Spectacular visuals and sound design make Gravity an initially compelling experience, but its ultimately contrived emotional centre leaves a vacuum in the after glow.
The concept (this is, despite the mass outcry of ‘art house blockbuster’ from the majority of press coverage, a concept-movie) of Gravity is universally appealing; very few can resist the allure of the space-disaster picture and Gravity lurches from one disaster to another in terms of its narrative.
The ongoing jeopardy of a circulating cloud of orbital debris maintains the growing tension as Ryan Stone (Sandra Bullock) runs out of survival opportunities. The danger and sense of complete isolation (and the low chances of survival being alone in space dictates) is prevalent throughout the film, thanks to an enthralling early sequence in which Dr. Stone is separated from fellow-astronaut Matt Kowalski. George Clooney’s lackadaisical yet pragmatic scientist is the clear performance highlight.
It’s effectively a trio of (admittedly) utterly amazing effects set-pieces which are definitely worth the ticket stub in their own right. As you would expect they all involve cat and mouse struggles against the deadly debris cloud. Enhancement (as is rare) by the inclusion of stereoscopic visuals (aka 3D), means Gravity feels less akin to a motion picture, and more like a theme park ride. On IMAX, Gravity – already a real pulse-raiser – would no doubt be breathtaking.
The problem with director Alfonso Cuarón’s film is not the visuals, not the atmospheric and authentic sound design, nor the editing pace and geographical journey. It’s the refusal to admit that this expertly produced odyssey was not fascination enough for what it is, at surface value alone. Superficially, it is an overwhelming tribute to the human spirit, without ever saying so, and this is a powerful enough message.

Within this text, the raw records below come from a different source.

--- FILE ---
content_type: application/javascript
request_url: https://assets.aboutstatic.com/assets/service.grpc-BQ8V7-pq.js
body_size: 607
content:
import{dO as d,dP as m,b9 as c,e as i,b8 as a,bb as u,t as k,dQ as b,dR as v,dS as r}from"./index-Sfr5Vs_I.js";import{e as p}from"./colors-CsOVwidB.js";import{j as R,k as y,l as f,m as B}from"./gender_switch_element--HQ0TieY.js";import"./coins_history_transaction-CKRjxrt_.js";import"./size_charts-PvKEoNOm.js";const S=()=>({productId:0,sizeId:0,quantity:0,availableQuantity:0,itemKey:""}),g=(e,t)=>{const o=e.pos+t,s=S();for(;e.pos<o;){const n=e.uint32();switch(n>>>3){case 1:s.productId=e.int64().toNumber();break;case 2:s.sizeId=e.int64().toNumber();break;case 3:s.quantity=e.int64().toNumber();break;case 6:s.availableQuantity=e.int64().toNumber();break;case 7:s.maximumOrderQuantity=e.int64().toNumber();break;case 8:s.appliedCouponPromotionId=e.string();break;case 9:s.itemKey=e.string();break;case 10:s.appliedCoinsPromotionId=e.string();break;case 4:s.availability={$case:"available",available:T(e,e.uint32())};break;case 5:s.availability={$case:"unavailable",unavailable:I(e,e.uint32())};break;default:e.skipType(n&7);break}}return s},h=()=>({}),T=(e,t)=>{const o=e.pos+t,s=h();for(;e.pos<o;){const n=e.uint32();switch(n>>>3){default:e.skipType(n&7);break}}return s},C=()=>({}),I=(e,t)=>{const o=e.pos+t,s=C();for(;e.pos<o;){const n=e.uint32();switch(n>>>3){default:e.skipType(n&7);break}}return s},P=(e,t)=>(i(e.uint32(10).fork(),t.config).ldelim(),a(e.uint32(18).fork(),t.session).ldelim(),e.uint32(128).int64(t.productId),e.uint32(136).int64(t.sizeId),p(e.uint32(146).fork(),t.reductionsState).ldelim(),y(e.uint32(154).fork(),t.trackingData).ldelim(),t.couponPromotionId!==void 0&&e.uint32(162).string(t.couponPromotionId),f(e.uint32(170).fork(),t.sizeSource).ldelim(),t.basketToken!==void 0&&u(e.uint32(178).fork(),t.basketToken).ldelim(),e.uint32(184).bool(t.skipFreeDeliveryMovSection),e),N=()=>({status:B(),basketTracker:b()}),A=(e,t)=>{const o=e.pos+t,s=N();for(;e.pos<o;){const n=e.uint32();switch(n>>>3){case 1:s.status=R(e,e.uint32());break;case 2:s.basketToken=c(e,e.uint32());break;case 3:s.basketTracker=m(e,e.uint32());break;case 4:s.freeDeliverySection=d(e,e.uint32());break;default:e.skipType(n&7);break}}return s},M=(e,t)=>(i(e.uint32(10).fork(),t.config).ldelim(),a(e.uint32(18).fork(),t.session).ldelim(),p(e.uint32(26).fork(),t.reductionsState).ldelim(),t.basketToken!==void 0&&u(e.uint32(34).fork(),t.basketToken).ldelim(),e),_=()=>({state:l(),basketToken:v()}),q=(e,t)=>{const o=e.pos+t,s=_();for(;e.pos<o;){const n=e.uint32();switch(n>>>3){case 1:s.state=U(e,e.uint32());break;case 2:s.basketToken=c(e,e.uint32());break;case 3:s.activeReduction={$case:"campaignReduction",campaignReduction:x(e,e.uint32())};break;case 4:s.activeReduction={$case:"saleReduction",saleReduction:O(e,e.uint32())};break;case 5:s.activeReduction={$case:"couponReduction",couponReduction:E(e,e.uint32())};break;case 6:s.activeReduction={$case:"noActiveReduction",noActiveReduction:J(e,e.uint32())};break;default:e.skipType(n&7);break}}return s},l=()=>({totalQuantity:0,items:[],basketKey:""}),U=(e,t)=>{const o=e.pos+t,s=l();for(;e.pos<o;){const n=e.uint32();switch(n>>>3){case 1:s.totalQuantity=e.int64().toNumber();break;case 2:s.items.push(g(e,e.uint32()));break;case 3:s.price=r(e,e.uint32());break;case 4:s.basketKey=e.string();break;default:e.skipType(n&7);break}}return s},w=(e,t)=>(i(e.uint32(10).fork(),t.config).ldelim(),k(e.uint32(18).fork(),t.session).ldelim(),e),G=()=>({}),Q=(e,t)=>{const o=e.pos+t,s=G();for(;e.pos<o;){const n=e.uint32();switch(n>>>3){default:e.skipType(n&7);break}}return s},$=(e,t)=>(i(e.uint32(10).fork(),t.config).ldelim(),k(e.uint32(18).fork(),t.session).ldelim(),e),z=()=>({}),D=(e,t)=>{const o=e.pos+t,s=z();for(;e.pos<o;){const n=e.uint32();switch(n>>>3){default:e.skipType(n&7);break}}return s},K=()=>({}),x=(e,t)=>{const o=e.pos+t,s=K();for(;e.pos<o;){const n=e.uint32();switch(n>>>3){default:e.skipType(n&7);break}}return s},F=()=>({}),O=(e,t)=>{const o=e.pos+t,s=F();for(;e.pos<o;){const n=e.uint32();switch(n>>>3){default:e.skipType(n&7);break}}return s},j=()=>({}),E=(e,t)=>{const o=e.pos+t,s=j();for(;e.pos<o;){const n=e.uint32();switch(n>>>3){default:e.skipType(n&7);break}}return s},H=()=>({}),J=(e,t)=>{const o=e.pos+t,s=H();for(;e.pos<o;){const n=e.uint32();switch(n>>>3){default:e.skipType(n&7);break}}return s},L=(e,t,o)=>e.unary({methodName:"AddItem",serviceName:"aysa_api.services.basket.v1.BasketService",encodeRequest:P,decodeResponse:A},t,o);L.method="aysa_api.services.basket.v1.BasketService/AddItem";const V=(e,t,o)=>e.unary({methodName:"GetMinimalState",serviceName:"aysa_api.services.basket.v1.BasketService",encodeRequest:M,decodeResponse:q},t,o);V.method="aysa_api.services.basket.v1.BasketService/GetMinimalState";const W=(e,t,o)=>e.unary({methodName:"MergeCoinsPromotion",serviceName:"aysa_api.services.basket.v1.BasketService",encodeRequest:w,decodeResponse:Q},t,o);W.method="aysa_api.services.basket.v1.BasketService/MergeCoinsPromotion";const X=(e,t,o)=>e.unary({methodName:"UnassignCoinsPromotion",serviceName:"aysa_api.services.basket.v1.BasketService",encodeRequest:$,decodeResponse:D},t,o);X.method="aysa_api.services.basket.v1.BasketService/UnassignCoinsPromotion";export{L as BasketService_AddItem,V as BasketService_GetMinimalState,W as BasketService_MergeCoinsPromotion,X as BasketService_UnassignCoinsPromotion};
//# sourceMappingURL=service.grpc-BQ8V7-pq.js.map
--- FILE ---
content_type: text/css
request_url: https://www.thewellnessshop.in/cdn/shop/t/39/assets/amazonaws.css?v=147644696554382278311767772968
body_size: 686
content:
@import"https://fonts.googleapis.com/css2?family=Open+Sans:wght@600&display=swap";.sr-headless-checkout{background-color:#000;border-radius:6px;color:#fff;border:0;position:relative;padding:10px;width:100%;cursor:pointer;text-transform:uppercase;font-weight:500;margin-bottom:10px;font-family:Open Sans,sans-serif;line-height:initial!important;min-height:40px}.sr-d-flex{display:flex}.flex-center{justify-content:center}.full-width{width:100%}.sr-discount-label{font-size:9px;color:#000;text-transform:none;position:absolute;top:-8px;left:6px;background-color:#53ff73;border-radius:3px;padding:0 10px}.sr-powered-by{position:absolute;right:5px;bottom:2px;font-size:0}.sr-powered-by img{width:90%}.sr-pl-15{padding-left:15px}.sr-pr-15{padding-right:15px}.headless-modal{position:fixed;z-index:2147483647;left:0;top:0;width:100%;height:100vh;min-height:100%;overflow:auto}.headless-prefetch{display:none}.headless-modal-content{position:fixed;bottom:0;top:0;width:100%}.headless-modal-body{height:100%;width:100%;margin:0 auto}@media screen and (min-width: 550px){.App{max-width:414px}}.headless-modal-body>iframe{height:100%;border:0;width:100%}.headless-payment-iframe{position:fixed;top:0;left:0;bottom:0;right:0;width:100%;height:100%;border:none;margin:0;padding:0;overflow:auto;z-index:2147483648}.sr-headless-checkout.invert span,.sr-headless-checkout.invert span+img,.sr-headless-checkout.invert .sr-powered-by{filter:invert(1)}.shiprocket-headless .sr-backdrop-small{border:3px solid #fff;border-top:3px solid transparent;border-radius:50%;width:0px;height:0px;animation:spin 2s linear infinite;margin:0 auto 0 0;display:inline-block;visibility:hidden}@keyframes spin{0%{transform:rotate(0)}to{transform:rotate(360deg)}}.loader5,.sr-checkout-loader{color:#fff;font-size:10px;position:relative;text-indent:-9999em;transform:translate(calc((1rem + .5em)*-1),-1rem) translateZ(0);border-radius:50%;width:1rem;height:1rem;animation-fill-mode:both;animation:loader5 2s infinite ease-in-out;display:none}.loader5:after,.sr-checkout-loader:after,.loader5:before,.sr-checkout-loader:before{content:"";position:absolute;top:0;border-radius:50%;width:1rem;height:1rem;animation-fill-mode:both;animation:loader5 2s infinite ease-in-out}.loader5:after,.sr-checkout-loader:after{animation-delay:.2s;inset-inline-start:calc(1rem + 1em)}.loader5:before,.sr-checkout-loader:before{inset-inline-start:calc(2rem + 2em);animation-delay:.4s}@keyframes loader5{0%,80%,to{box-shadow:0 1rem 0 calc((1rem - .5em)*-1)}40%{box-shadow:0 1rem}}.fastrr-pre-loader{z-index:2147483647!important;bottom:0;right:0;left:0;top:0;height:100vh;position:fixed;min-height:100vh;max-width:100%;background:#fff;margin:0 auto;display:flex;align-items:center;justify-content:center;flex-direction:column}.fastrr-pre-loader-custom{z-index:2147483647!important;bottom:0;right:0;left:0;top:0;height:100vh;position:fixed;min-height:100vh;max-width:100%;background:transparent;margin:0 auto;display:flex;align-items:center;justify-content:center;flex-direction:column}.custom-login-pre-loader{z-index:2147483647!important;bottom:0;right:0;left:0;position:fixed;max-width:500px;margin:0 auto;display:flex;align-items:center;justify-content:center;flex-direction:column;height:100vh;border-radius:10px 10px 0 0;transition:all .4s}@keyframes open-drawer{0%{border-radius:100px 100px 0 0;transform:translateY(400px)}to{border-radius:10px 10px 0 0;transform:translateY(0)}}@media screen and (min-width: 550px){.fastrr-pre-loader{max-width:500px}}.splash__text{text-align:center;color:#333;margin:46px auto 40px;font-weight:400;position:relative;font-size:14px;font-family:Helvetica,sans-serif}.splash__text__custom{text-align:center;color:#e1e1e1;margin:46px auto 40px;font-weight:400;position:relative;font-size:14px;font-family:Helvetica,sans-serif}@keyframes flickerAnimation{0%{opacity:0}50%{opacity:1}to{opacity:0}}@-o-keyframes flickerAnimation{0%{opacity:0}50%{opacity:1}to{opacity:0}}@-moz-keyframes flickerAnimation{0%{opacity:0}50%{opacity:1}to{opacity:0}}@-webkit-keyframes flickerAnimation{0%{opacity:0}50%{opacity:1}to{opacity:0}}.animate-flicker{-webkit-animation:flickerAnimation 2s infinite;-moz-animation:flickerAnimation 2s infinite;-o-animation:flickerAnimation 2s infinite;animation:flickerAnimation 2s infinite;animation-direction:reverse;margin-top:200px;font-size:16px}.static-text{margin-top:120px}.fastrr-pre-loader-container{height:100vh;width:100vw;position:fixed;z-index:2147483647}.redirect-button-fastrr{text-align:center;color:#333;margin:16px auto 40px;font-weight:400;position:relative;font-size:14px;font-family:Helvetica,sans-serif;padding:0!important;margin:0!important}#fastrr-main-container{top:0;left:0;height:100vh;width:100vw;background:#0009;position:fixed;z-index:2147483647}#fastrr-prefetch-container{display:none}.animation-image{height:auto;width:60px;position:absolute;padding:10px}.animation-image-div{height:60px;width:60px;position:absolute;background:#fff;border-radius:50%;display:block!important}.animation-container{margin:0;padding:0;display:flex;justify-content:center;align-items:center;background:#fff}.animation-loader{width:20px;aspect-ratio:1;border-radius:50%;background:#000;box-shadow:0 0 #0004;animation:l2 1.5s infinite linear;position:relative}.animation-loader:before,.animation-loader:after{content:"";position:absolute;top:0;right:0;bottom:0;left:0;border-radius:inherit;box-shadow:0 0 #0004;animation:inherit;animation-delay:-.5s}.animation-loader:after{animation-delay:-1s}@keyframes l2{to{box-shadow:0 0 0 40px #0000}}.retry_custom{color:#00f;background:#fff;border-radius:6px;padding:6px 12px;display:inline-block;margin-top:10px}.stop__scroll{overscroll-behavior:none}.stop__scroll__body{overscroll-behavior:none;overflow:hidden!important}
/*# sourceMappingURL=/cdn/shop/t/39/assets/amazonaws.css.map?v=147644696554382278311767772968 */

Instead Bullock’s attempt to return to Earth is back-dropped by an utterly melancholic subplot involving a daughter lost to a freak accident. If this concept wasn’t completely predictable it is also undersold by requiring Bullock to sell the emotional heft of Stone’s grief in moments when the conditions are so cold her face is nothing more than a rigid block of ice. Her efforts are admirable, but things border very close to a world of pastiche; a lone 3D tear is not nearly poignant, sincere or symbolic enough to carry what is, in all honesty, a really lazy stab at adding some sentimentality to proceedings.
Gravity didn’t need the faux sentiment; it was pure O2 in concept to begin with and would have remained so without this saccharine CO2 injection. The good news though, is that this bitter aftertaste cannot at all ruin the main feature; while wrapped up in the excitement, desperation and tension of the adventure the sub-plot is pushed back to mere incidentals.
Gravity is a rollercoaster which takes place in outer-space and everywhere in between and it will leave you gulping for air many times over right from the start, when it pulls you toward it with all the strength of planet Earth, the best supporting actress on the screen, herself.